EXERCISE INPUT:
________________
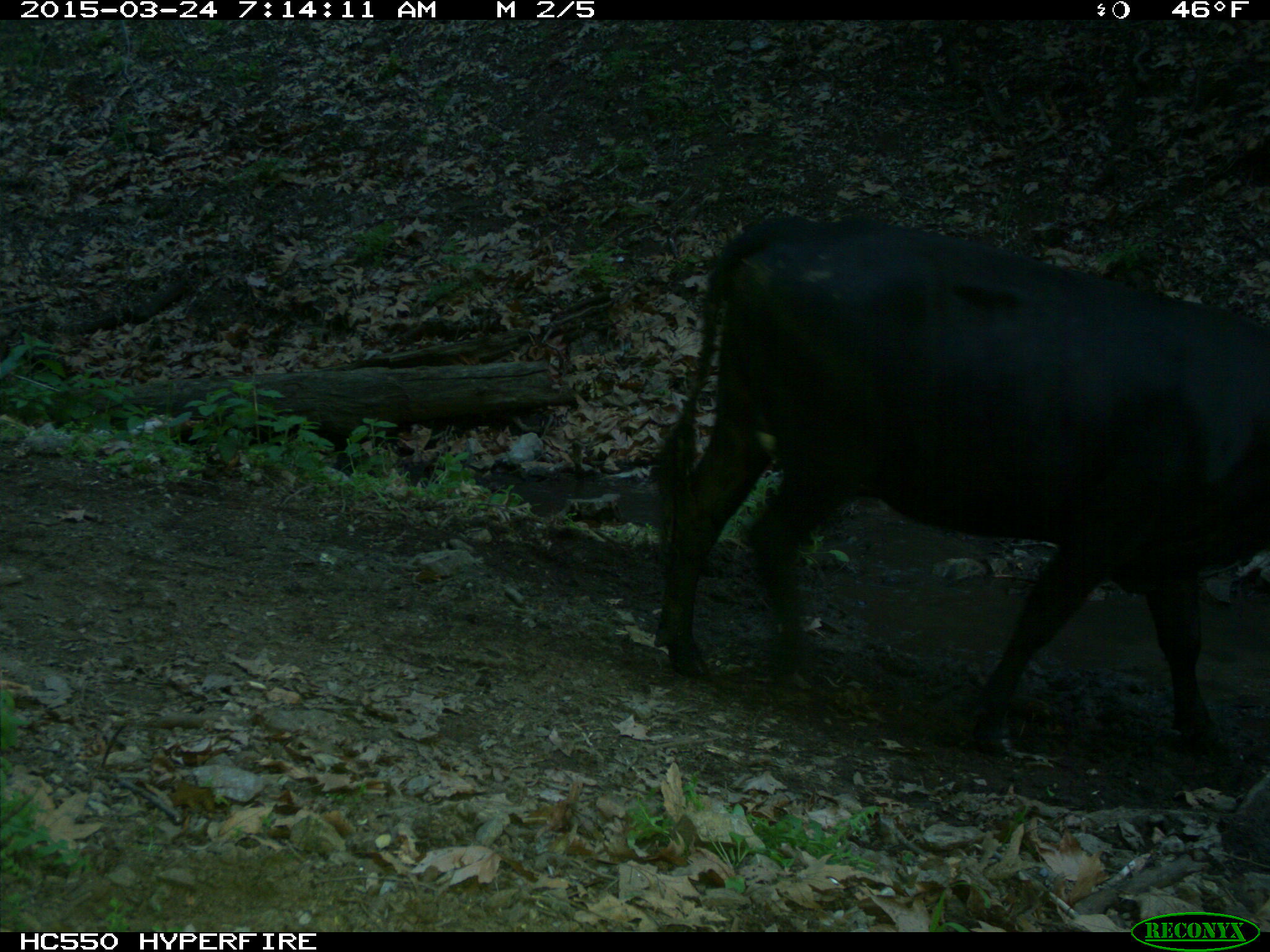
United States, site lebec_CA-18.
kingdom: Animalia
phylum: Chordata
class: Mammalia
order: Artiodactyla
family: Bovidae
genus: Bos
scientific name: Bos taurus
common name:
________________
THE TASK: Pictures are to be excluded; all other material must be transcribed exactly.

RESULT FOR THIS TASK:
United States, site lebec_CA-18.
kingdom: Animalia
phylum: Chordata
class: Mammalia
order: Artiodactyla
family: Bovidae
genus: Bos
scientific name: Bos taurus
common name:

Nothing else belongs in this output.